10 Ways to Stage Your Home
A Nice Entranceway
Impress buyers right off the bat with a beautiful entrance. “I always tell sellers to put a fresh coat of paint on the front door,” says real estate agent Theresa Evans of Charleston, SC.
And if you don’t have an entrance at all, make one. “A lot of my buyers have mentioned that they don’t like to just go through the front door into the living room,” says Los Angeles-based realtor Rhonda Kohn.
This problem, more common in condos and apartments, is solved by cleverly placing furniture to create more of an entryway. “A console table or demilune chest of drawers with something over it creates a welcoming vignette,” says designer Sue Adams of Andover, Mass.

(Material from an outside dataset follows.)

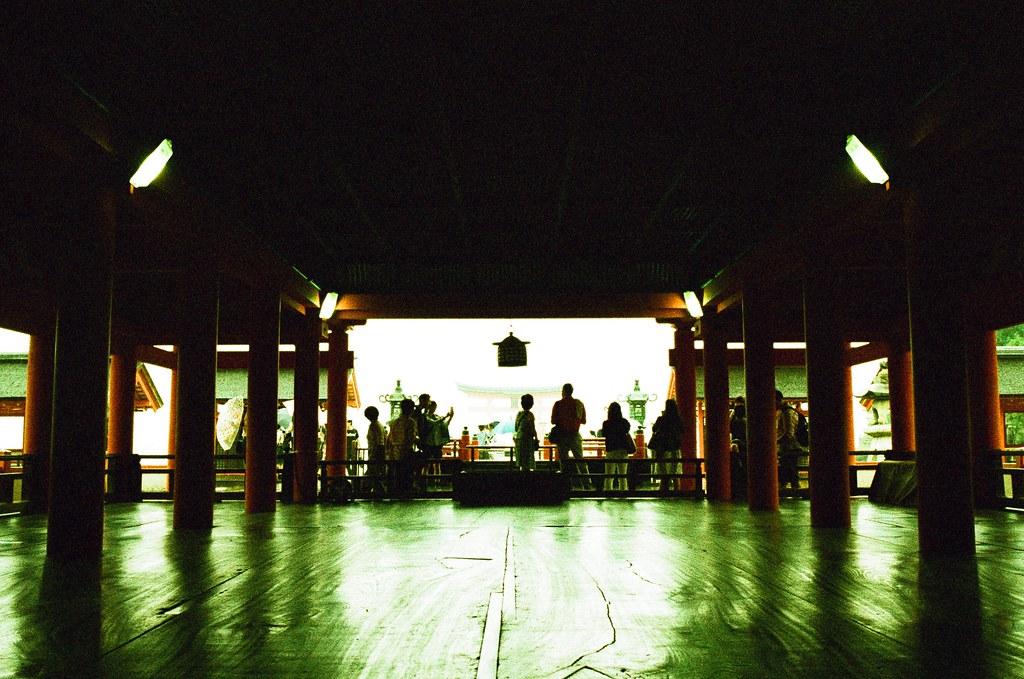 嚴島神社 広島 Hiroshima, Japan / Lomography Slide, XPro / Nikon FM2 一年前的約定,說好的答謝,還是要找時間回來感謝!  本來答謝完不要再祈求了,因為實在有點沒辦法接受不確定的籤運,但還是默念一下願望,抽了一支還不錯的籤!  Nikon FM2 Nikon AI AF Nikkor 35mm F/2D Lomography Slide / XPro 200 ISO 35mm 4942-0032 2016/09/25 Photo by Toomore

Realtors agree that most buyers are hunting for hardwood. You can bet that of all types of flooring, hardwood floors will “have the most longevity and will never go out of style,” according to designer Linda Applewhite of Sausalito, Calif.
A synthetic wood floor, like Pergo, “is always a good option for those who can’t afford hardwood,” furthers real estate agent Rhonda Kohn. But know that a laminate floor “won’t fool everyone–it has a hollow thud when you walk on it and it doesn’t look the same,” adds designer Sue Adams.
“Fixtures,” says designer Linda Applewhite, “are the jewelry of the house.” Only the extremely detail-oriented among us will stop to inspect doorknobs, faucets and cabinet knobs, but designers and real estate agents argue that we’ll prefer the look of a place that has coordinated fixtures that are a cut above standard developer grade.
“Newer construction is so chintzy with fixtures and fittings,” observes Miami-based interior designer Simon Temprell. Replacing knobs and drawer pulls “is the quickest way to make over a bathroom or kitchen,” he says. And when it comes to faucets, he adds, “for $60 or $70 dollars you can buy something infinitely better” than what you likely already have.
According to real estate agents, marble counters, whirlpool baths and steam showers up the attractiveness of any bathroom. But if you don’t have these luxury items, it may be more practical to address the unattractive aspects of your existing bath.
“Rip out that big sheet mirror and those globe lights that look like you’re in a theater dressing room,” suggests designer Simon Temprell.
Replace them with an elegant framed mirror (don’t be afraid to look outside the bathroom section, he says) and sconce lighting on either side.
This lighting scheme is also more flattering to the face, observes designer Sue Adams, and making buyers feel pretty will pay off!
You’ve probably heard that granite is the secret to a contemporary kitchen, but that’s not necessarily what buyers are after. “It’s really about the slab,” says designer Linda Applewhite. Buyers don’t want to see grout lines on their counters, she explains.
So when it comes to slab countertops, granite is the top pick because it’s hard, nonporous and easy to care for. But then again, so is Corian, so are composite stone surfaces such as Silestone and, she notes, with the help of today’s sophisticated sealants, so are concrete, limestone, soapstone and marble.
Even butcher-block, which is much less expensive than stone, can be a more appealing alternative to tile or laminate countertops. “When it gets funky, you can sand it and oil it and it looks good again,” she says.